- The Washington Times - Wednesday, May 3, 2023

Federal officials late Wednesday scrambled to bless an Oklahoma hospital chapel’s candle after issuing a warning letter cursing its light and threatening a cutoff of Medicare and Medicaid funding.

In a statement to The Washington Times, a spokesperson for the Centers for Medicare & Medicaid Services said the agency “is working with the hospital’s accrediting organization to develop options to mitigate the potential fire risk and remove the safety finding.”

On April 20, a CMS official ordered the St. Francis Health System to extinguish a glass-encased candle at its 96-bed hospital in south Tulsa or lose its accreditation from the Joint Commission, an independent agency.



Public Health Service Capt. Scott J. Cooper said the flame is a hazard, citing an inspection report about the “open, unsupervised flame” from the Joint Commission, a hospital accrediting body.

He denied a waiver request from St. Francis Health System to permit the chapel candle.

Without the commission’s endorsement, the entire Health System risked losing eligibility for federal payments, advocates said.

The earlier CMS letter was adamant about enforcing a requirement that open flames in hospitals be “supervised at all times.”

The candle, which represents the presence of Christ, has burned continuously in the chapel for 63 years with the approval of local fire officials.

“In requiring Saint Francis to extinguish its flame, you are trying to extinguish not just a candle, but the First Amendment rights of Saint Francis Health System, as well as vital healthcare for the elderly, poor, and disabled in Oklahoma,” attorney Lori Windham of the Becket Fund for Religious Liberty said May 2 in a letter to Health and Human Services Secretary Xavier Becerra, CMS Administrator Chiquita Brooks-LaSure and other officials.

A loss of accreditation and funding “would abruptly and immediately jeopardize its services to the elderly, disabled, and low-income patients” who rely on the federal funds, said Ms. Widham, whose nonprofit legal group is representing the hospital.

The attorney said the St. Francis Health System provides about 11,000 jobs and cares for more than 400,000 patients in its five eastern Oklahoma hospitals.

The church’s rules require “a special lamp, fueled by oil or wax, should shine prominently to indicate the presence of Christ and honor it,” and that the use of “so-called electric vigil lights” is prohibited under guidelines issued by the U.S. Conference of Catholic Bishops.

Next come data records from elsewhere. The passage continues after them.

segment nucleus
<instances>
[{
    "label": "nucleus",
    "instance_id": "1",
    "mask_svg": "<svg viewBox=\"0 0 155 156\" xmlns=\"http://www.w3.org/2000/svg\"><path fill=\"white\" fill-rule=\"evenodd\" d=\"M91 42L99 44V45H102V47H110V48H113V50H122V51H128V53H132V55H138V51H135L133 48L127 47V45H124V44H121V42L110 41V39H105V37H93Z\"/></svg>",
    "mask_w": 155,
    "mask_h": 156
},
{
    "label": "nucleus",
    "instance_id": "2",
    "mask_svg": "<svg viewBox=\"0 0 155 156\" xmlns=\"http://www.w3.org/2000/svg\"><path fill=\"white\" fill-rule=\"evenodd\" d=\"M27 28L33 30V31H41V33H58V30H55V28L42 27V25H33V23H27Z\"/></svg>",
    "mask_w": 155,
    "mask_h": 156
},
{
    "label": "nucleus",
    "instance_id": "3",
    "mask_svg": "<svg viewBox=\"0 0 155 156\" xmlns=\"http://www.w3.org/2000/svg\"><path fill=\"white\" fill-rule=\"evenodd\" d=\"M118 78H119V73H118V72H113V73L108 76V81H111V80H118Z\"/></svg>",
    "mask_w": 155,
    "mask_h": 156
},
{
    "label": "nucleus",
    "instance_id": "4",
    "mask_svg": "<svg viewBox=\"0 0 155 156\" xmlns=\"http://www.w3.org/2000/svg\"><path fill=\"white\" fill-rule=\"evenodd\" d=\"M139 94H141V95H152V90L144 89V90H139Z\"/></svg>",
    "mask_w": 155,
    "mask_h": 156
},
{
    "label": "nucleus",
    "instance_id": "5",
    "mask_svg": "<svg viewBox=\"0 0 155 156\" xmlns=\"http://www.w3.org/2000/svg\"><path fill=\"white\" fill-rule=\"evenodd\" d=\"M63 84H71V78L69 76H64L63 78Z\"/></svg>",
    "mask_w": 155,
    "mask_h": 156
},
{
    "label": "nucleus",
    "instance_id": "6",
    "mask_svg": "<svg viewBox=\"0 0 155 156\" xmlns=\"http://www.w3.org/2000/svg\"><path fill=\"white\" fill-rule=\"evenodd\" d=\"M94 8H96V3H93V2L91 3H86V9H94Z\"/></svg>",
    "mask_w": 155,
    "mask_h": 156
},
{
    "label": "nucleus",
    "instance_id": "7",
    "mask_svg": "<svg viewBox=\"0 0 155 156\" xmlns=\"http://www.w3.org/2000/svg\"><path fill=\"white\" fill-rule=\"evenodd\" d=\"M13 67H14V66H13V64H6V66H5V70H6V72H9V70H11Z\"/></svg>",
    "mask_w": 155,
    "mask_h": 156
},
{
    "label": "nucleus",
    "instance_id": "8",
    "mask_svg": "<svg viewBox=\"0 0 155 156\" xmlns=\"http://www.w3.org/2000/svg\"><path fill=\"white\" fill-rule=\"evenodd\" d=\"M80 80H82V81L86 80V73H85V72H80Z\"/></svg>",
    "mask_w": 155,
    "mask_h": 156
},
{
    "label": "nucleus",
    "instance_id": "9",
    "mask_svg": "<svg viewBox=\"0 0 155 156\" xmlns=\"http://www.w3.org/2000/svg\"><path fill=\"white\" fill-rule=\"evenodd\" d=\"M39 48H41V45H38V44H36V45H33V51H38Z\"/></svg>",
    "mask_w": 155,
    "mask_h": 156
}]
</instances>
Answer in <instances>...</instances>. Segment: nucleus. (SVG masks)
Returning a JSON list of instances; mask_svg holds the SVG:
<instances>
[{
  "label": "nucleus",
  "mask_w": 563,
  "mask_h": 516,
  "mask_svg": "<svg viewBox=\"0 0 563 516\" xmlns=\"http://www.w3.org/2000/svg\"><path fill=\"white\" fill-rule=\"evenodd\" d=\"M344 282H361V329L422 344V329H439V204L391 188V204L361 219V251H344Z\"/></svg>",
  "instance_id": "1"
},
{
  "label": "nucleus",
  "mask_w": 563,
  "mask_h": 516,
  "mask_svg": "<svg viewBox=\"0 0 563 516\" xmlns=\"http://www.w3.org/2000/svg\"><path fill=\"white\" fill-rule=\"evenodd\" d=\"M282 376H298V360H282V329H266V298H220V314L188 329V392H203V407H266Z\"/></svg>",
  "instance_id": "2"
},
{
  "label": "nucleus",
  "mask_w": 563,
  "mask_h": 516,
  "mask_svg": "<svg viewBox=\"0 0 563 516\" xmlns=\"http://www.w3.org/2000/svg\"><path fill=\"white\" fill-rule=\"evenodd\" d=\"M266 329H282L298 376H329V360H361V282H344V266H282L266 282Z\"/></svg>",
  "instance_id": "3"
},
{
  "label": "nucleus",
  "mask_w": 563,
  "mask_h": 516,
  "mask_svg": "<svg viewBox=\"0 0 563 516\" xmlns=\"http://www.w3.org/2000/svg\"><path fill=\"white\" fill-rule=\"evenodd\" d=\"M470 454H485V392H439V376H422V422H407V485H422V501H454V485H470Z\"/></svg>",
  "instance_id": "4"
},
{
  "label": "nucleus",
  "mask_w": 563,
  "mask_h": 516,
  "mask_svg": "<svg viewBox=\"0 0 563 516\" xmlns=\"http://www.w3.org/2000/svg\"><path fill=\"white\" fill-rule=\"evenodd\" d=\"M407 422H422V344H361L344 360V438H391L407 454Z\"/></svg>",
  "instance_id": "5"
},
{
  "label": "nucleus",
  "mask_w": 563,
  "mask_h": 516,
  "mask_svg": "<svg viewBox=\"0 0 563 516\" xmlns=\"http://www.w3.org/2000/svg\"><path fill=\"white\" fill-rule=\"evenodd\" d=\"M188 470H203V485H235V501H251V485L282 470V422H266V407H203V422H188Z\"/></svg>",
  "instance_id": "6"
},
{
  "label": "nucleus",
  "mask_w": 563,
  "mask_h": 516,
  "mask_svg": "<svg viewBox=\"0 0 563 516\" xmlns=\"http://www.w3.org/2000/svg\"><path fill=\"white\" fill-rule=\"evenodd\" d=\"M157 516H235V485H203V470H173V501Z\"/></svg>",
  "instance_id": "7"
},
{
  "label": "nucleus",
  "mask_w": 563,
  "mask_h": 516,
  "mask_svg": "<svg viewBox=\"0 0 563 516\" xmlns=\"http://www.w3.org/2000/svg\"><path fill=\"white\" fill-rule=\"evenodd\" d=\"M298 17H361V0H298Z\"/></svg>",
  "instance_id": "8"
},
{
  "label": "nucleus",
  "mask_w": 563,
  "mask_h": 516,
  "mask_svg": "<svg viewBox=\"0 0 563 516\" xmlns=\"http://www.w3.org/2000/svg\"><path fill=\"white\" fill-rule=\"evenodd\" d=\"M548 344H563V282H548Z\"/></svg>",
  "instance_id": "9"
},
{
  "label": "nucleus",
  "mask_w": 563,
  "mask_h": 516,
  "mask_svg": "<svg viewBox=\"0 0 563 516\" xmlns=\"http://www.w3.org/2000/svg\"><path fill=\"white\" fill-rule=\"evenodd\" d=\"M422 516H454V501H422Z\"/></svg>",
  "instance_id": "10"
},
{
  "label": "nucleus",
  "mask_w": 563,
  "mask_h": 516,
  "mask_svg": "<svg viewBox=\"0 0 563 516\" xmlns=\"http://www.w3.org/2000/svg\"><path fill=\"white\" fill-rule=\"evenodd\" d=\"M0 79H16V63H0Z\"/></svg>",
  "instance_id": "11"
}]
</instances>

Advocates say the chapel candle is far from medical equipment and patients and shielded by two glass holders. It stands in a brass basin attached to a wall.

A Joint Commission surveyor visited the hospital Feb. 21, expressly asked to see the chapel candle and cited it as a “moderate” safety risk, hospital attorneys said.

A spokesperson for the Joint Commission did not immediately respond to a request for comment.

Barry Steichen, executive vice president and chief operating officer of St. Francis, said the hospital is “being asked to choose between serving those in need and worshipping God in the chapel, but they go hand in hand.”

Ms. Windham said the candle-dousing order “is a blatant violation” of the 1993 federal Religious Freedom Restoration Act and the First Amendment.

Sen. James Lankford, Oklahoma Republican, denounced the April 20 CMS determination.

In an email to The Washington Times, he said threatening the hospital’s accreditation for having the chapel candle “violates Oklahomans’ right to religious freedom.

“As Americans, we have a right to have a faith and live that faith. To try to harm a hospital because it is religious and not allowing Tulsans to live their faith — most likely in a moment of need — is an attack on this basic human right,” he said.

Correction: An earlier version of this article misspelled Lori Windham’s surname.